> WHAT YOU ARE ASKED TO DO
Once the pictures are removed, reproduce what is left of the data below exactly.

> TASK DATA
++++++++++++++++++++
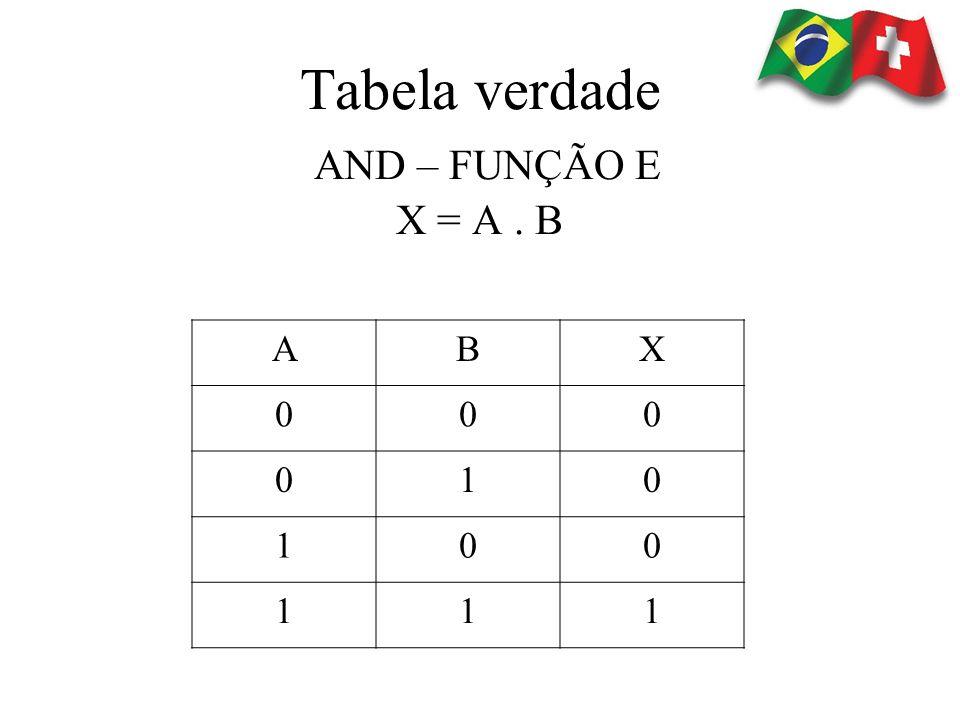 Tabela verdade OR – FUNÇÃO OU X = A + B ABX 000 011 101 111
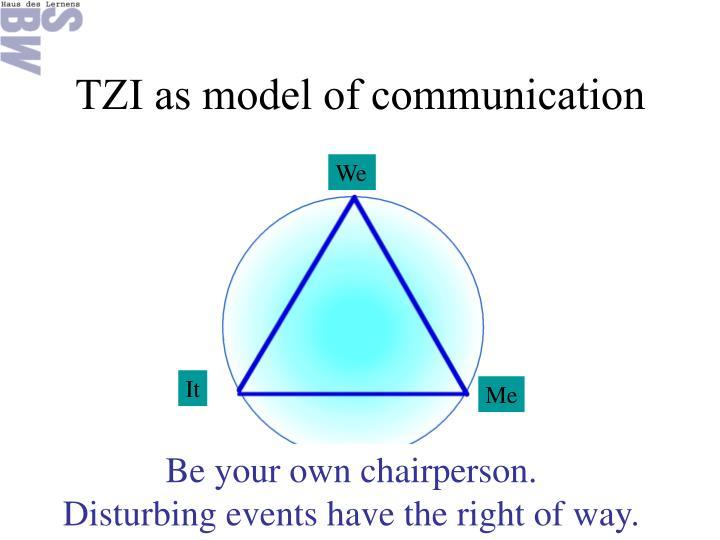TZI as model of communication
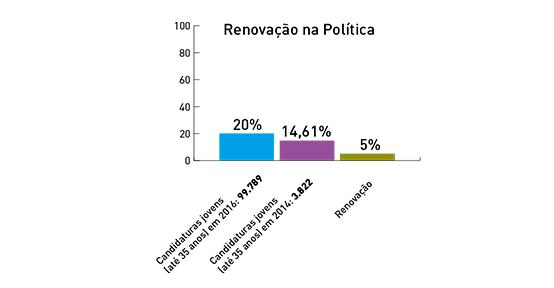 renovacao-na-politica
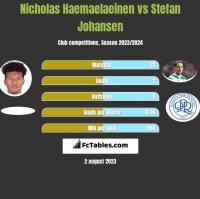 Nicholas Haemaelaeinen vs Stefan Johansen h2h player stats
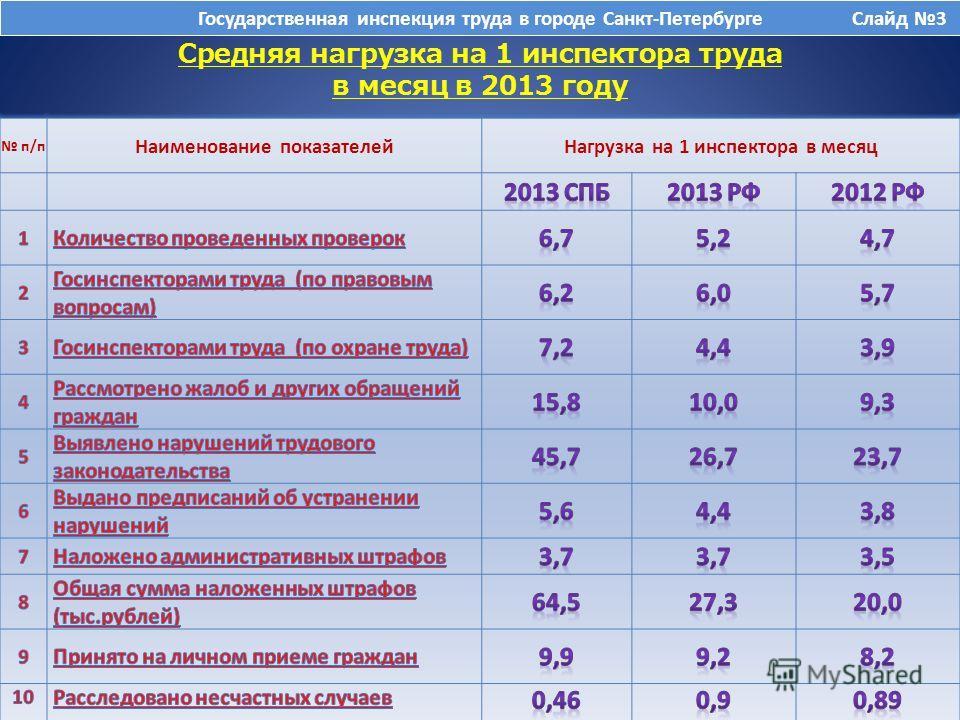 Средняя нагрузка на 1 инспектора труда в месяц в 2013 году Государственная инспекция труда в городе Санкт-Петербурге Слайд 3 п/п Наименование показателейНагрузка на 1 инспектора в месяц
++++++++++++++++++++
> YOUR RESPONSE
 Tabela verdade OR – FUNÇÃO OU X = A + B ABX 000 011 101 111
TZI as model of communication
 renovacao-na-politica
 Nicholas Haemaelaeinen vs Stefan Johansen h2h player stats
 Средняя нагрузка на 1 инспектора труда в месяц в 2013 году Государственная инспекция труда в городе Санкт-Петербурге Слайд 3 п/п Наименование показателейНагрузка на 1 инспектора в месяц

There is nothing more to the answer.